Task requirements
Render the text of all the data below as a numbered list, with no blank lines and without the pictures.

►

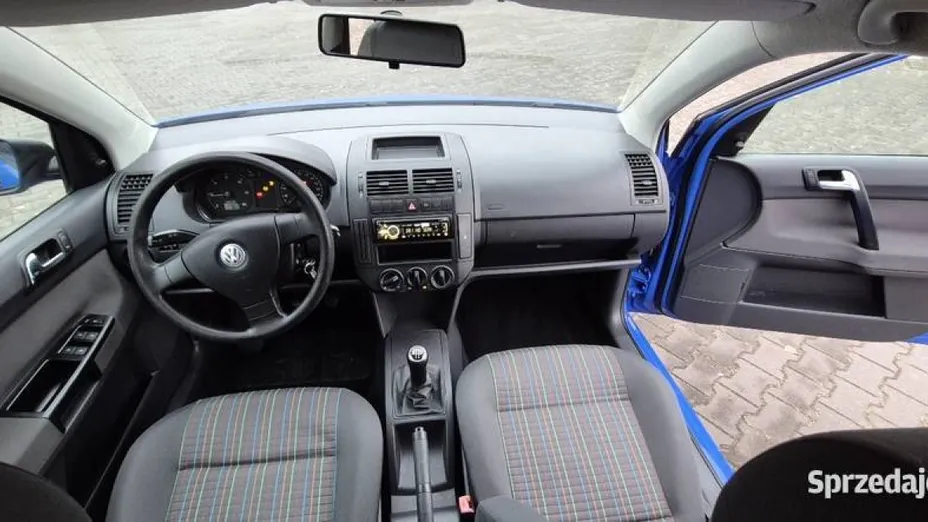 VOLKSWAGEN Polo -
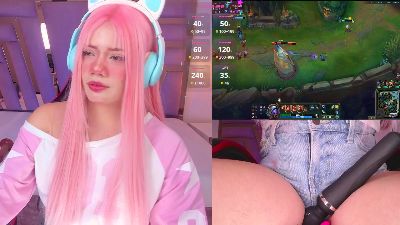 LilaPop_ webcam model stream image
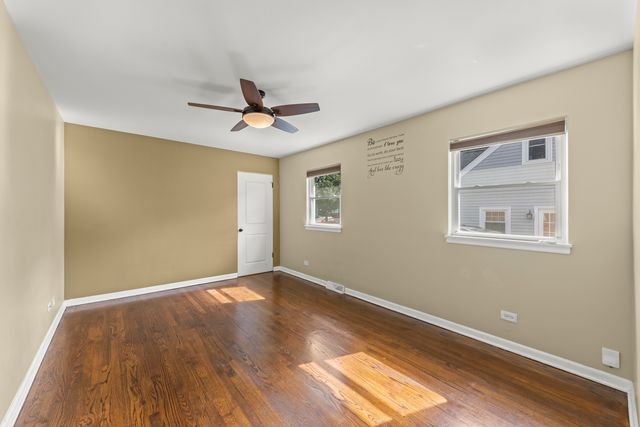 794 S Fairfield Avenue, Elmhurst, IL 60126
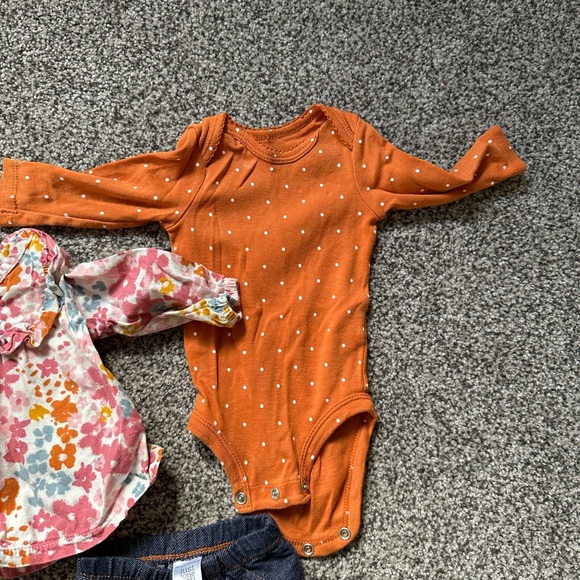 Carter’s outfit set - Picture 3 of 4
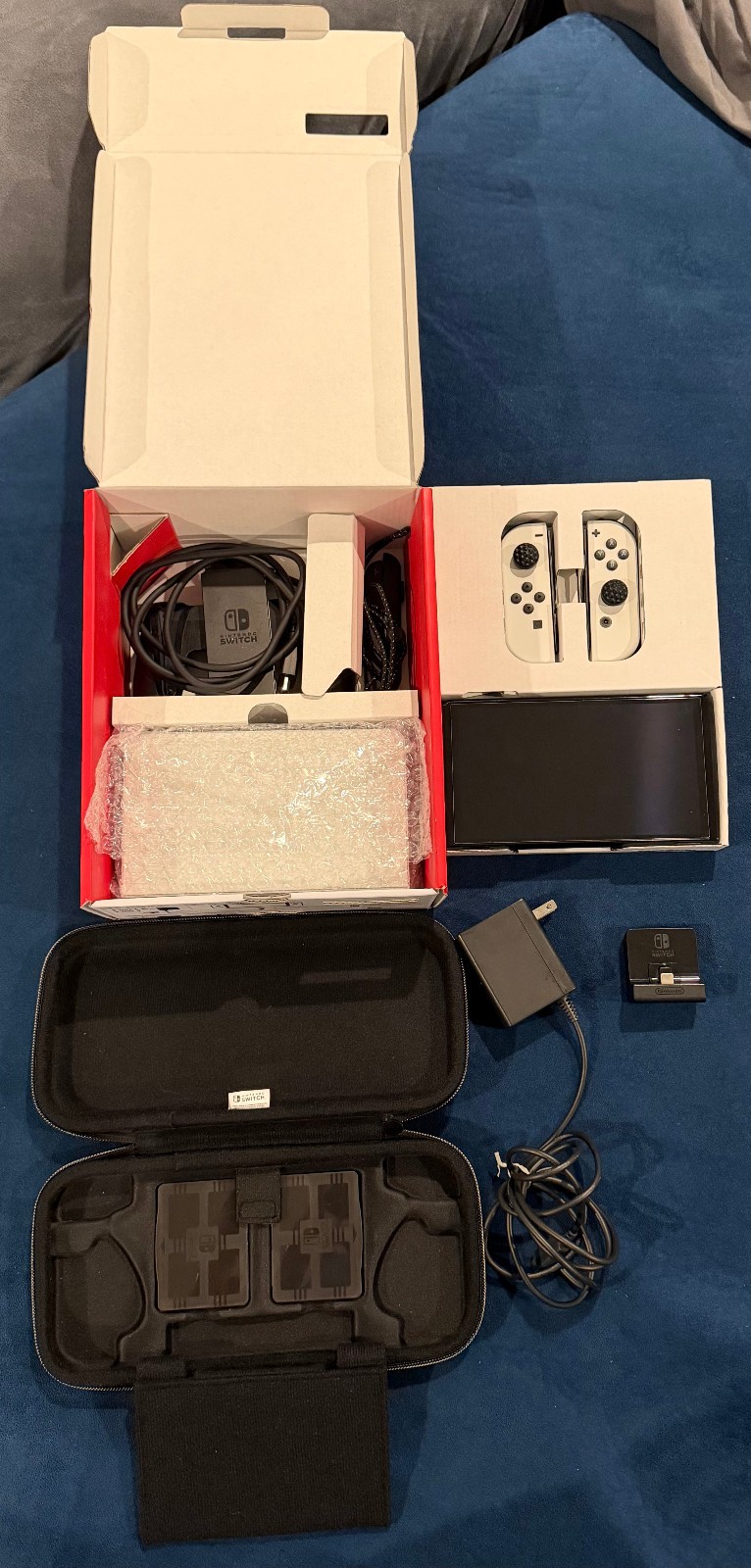 Nintendo Switch Oled Edition (Comes w/ charging stand, carrying case and Game)
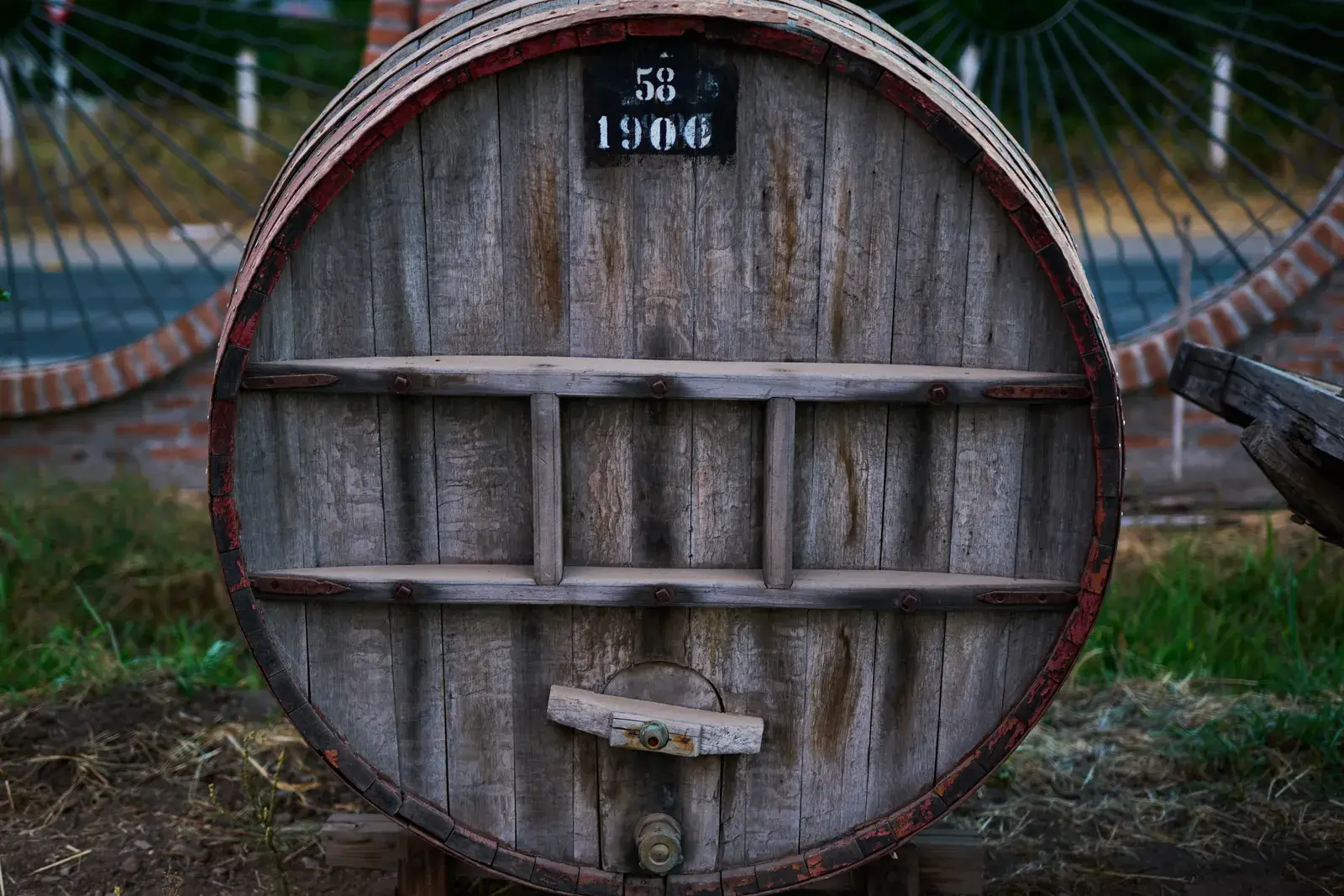 Barril de vino de roble tallado en madera, con la inscripción de 1906, símbolo del oficio artesanal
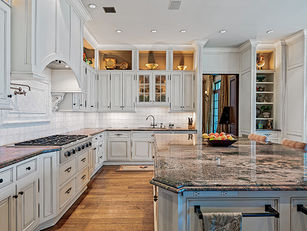 European Elegance Meets Blue Ridge Grandeur at Skycliff Drive
Ivester Jackson | Blackstream | Christie's International Real Estate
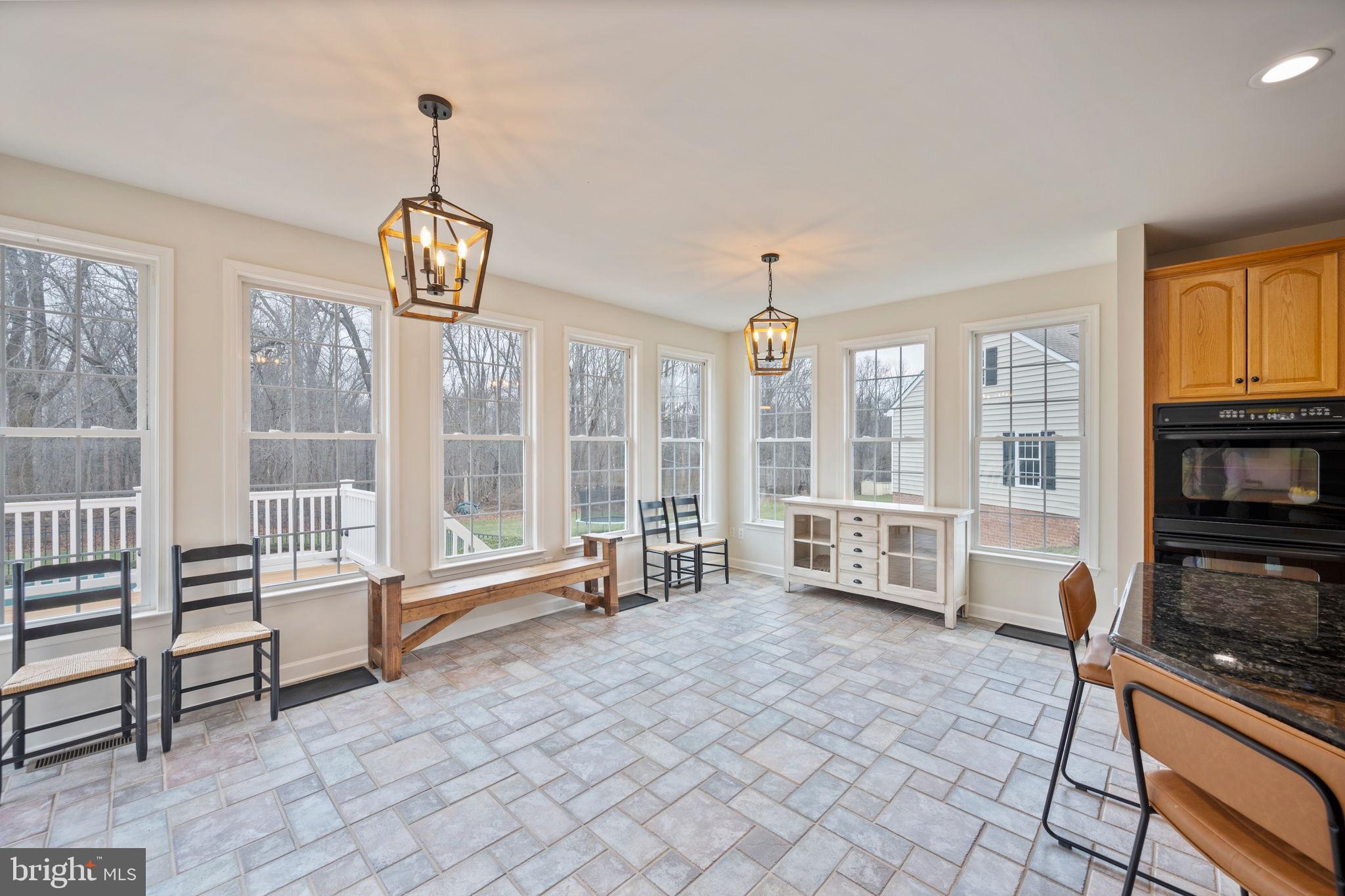 TIRA ESTATES - Residential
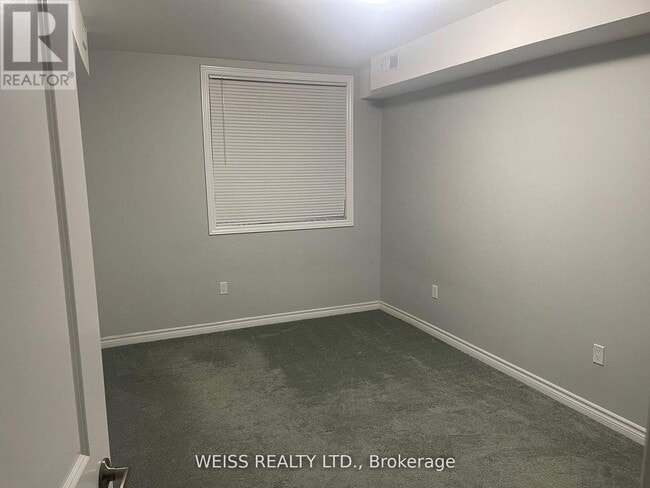 Building Photo - 75 Weldrick Rd E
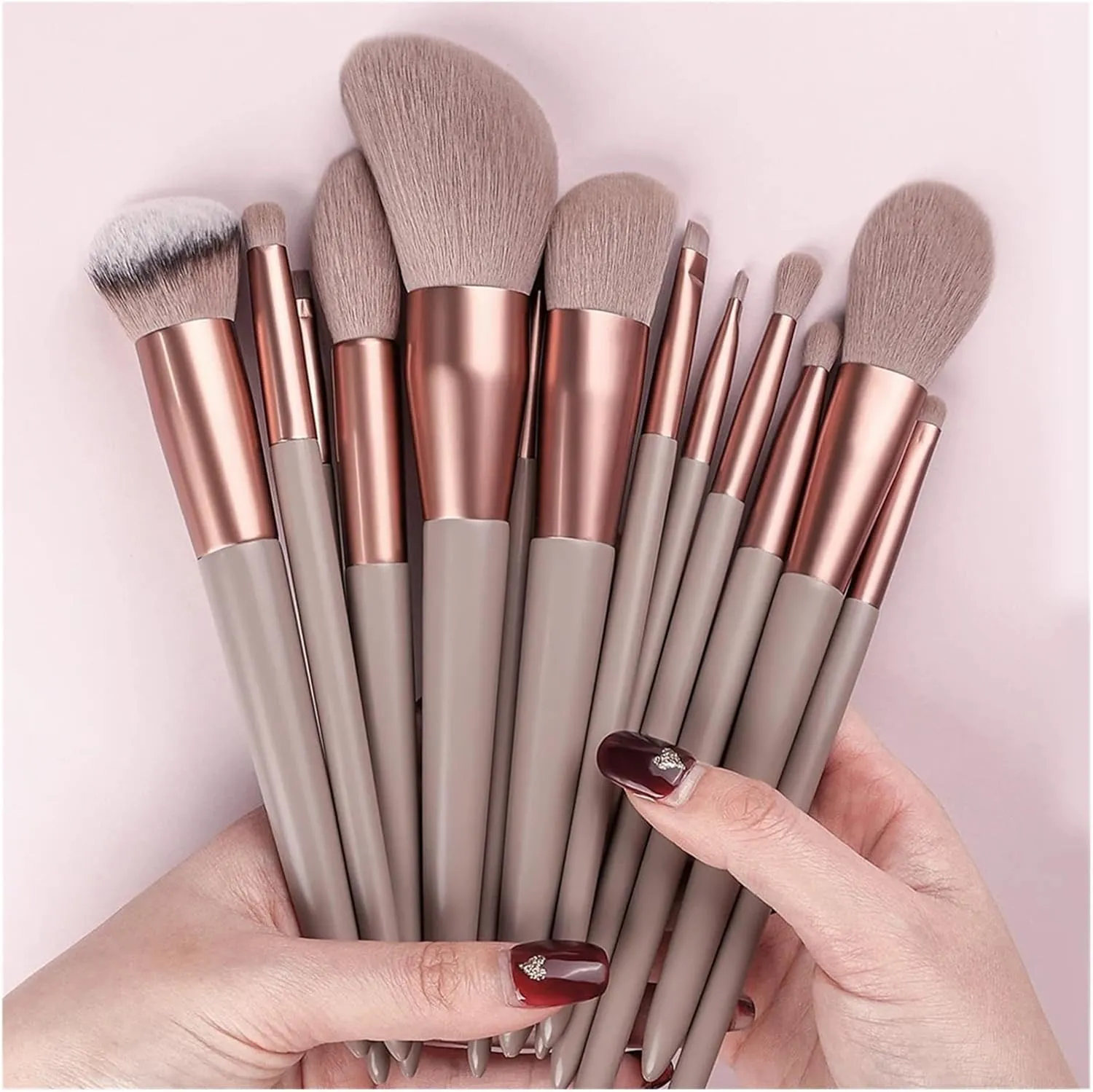 13PCS Makeup Brushes Set with Bag Soft Fluffy for Cosmetics Foundation Blush Powder Eyeshadow Blending Makeup Brush Beauty Tools(Green)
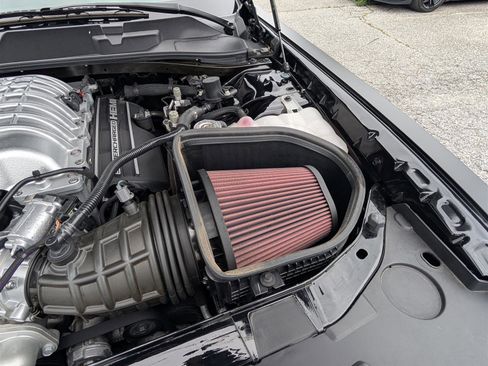 Used 2022 Dodge Challenger SRT Hellcat Redeye image 10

◄

Task result
1.  VOLKSWAGEN Polo -
2.  LilaPop_ webcam model stream image
3.  794 S Fairfield Avenue, Elmhurst, IL 60126
4.  Carter’s outfit set - Picture 3 of 4
5.  Nintendo Switch Oled Edition (Comes w/ charging stand, carrying case and Game)
6.  Barril de vino de roble tallado en madera, con la inscripción de 1906, símbolo del oficio artesanal
7.  European Elegance Meets Blue Ridge Grandeur at Skycliff Drive
8. Ivester Jackson | Blackstream | Christie's International Real Estate
9.  TIRA ESTATES - Residential
10.  Building Photo - 75 Weldrick Rd E
11.  13PCS Makeup Brushes Set with Bag Soft Fluffy for Cosmetics Foundation Blush Powder Eyeshadow Blending Makeup Brush Beauty Tools(Green)
12.  Used 2022 Dodge Challenger SRT Hellcat Redeye image 10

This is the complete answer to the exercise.